And yet I cannot leave him,
because I am soft, soft without bones, like my country, Ivan
Andreievitch.... My lover is strong. Nothing can change his will. He
will go, will leave me, until he knows that I am free. Then he will
never leave me again.
"Perhaps I will get tired of his strength one day--it may be--just as
now I am tired of Nicholas's weakness. Everything has its end.
"But no! he has humour, and he sees life as it is. I shall be able
always to tell him the truth.
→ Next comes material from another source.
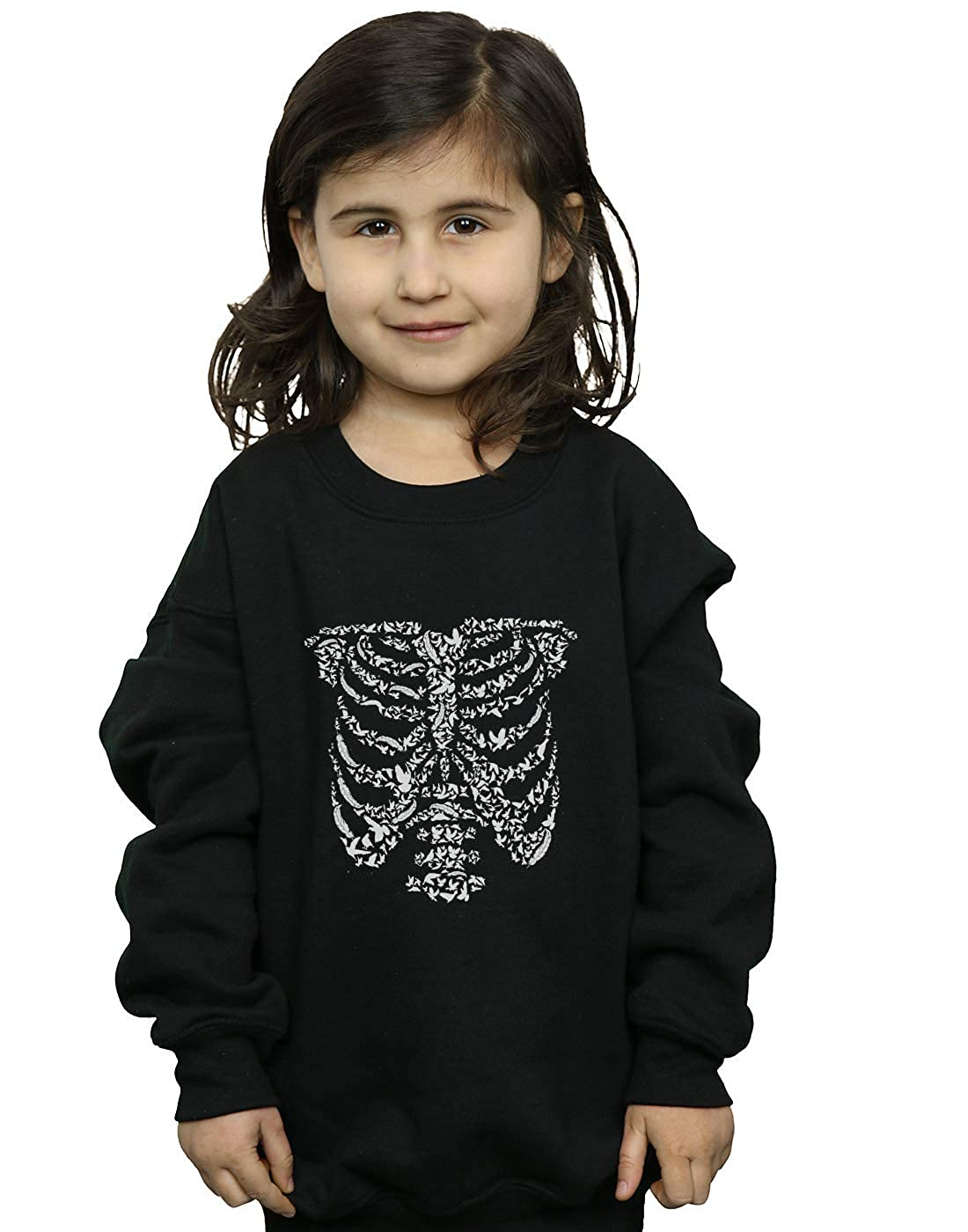 Drewbacca Girls Ribcage Birds Sweatshirt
With Nicholas it is always lies...."
She suddenly sprang up and stood before me.
"Now, do you think me noble?" she cried.
"Yes," I answered.
"Ah! you are incorrigible! You have drunk Dostoieffsky until you can see
nothing but God and the moujik! But I am alive, Ivan Andreievitch, not a
heroine in a book! Alive, alive, alive! Not one of your Lisas or Annas
or Natashas. I'm alive enough to shoot Uncle Alexei and poison
Nicholas--but I'm soft too, soft so that I cannot bear to see a rabbit
killed... and yet I love Sherry so that I am blind for him and deaf for
him and dead for him--when he is not there. My love--the only one of my
life--the first and the last--"
She flung out her arms:
"Life! Now! Before it is too late! I want it, I want him, I want
happiness!"
She stood thus for a moment, staring out to the sea.